Stored data:
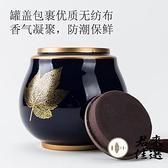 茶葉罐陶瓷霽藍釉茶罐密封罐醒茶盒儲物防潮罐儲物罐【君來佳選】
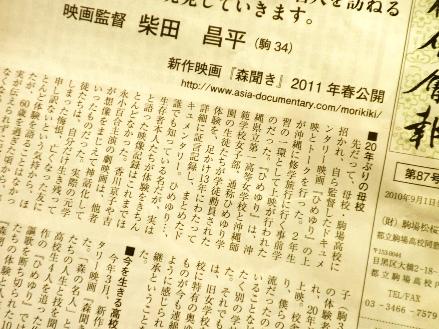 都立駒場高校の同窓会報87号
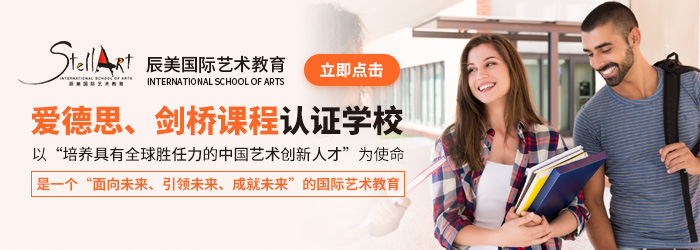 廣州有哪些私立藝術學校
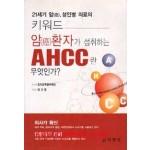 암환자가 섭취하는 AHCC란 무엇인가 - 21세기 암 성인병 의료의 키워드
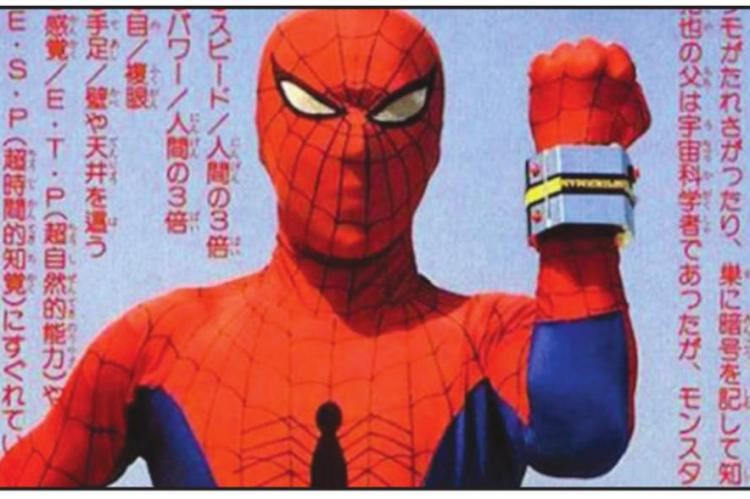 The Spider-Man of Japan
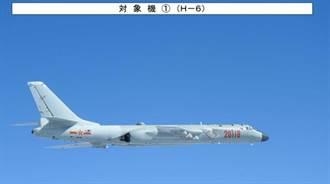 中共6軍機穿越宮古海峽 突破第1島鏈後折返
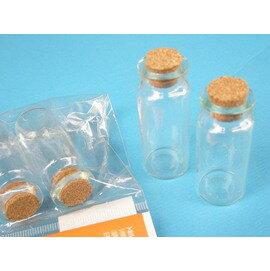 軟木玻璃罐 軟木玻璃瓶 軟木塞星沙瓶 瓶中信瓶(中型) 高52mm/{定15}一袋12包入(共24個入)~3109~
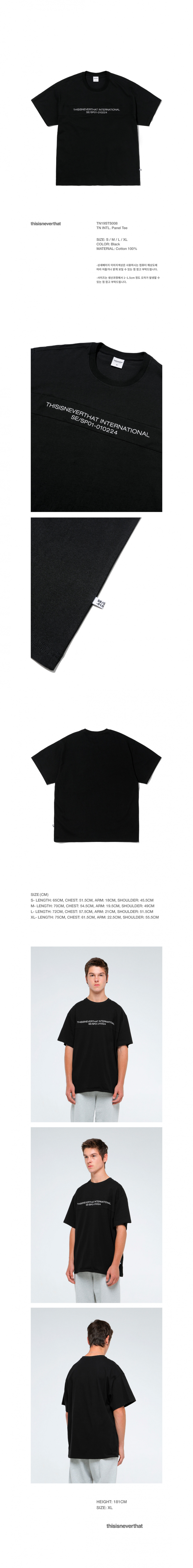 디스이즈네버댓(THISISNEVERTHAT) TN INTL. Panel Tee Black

Try it:
Reproduce the listing word for word, but keep the pictures out of it.

Answer box:
 茶葉罐陶瓷霽藍釉茶罐密封罐醒茶盒儲物防潮罐儲物罐【君來佳選】
 都立駒場高校の同窓会報87号
 廣州有哪些私立藝術學校
 암환자가 섭취하는 AHCC란 무엇인가 - 21세기 암 성인병 의료의 키워드
 The Spider-Man of Japan
 中共6軍機穿越宮古海峽 突破第1島鏈後折返
 軟木玻璃罐 軟木玻璃瓶 軟木塞星沙瓶 瓶中信瓶(中型) 高52mm/{定15}一袋12包入(共24個入)~3109~
 디스이즈네버댓(THISISNEVERTHAT) TN INTL. Panel Tee Black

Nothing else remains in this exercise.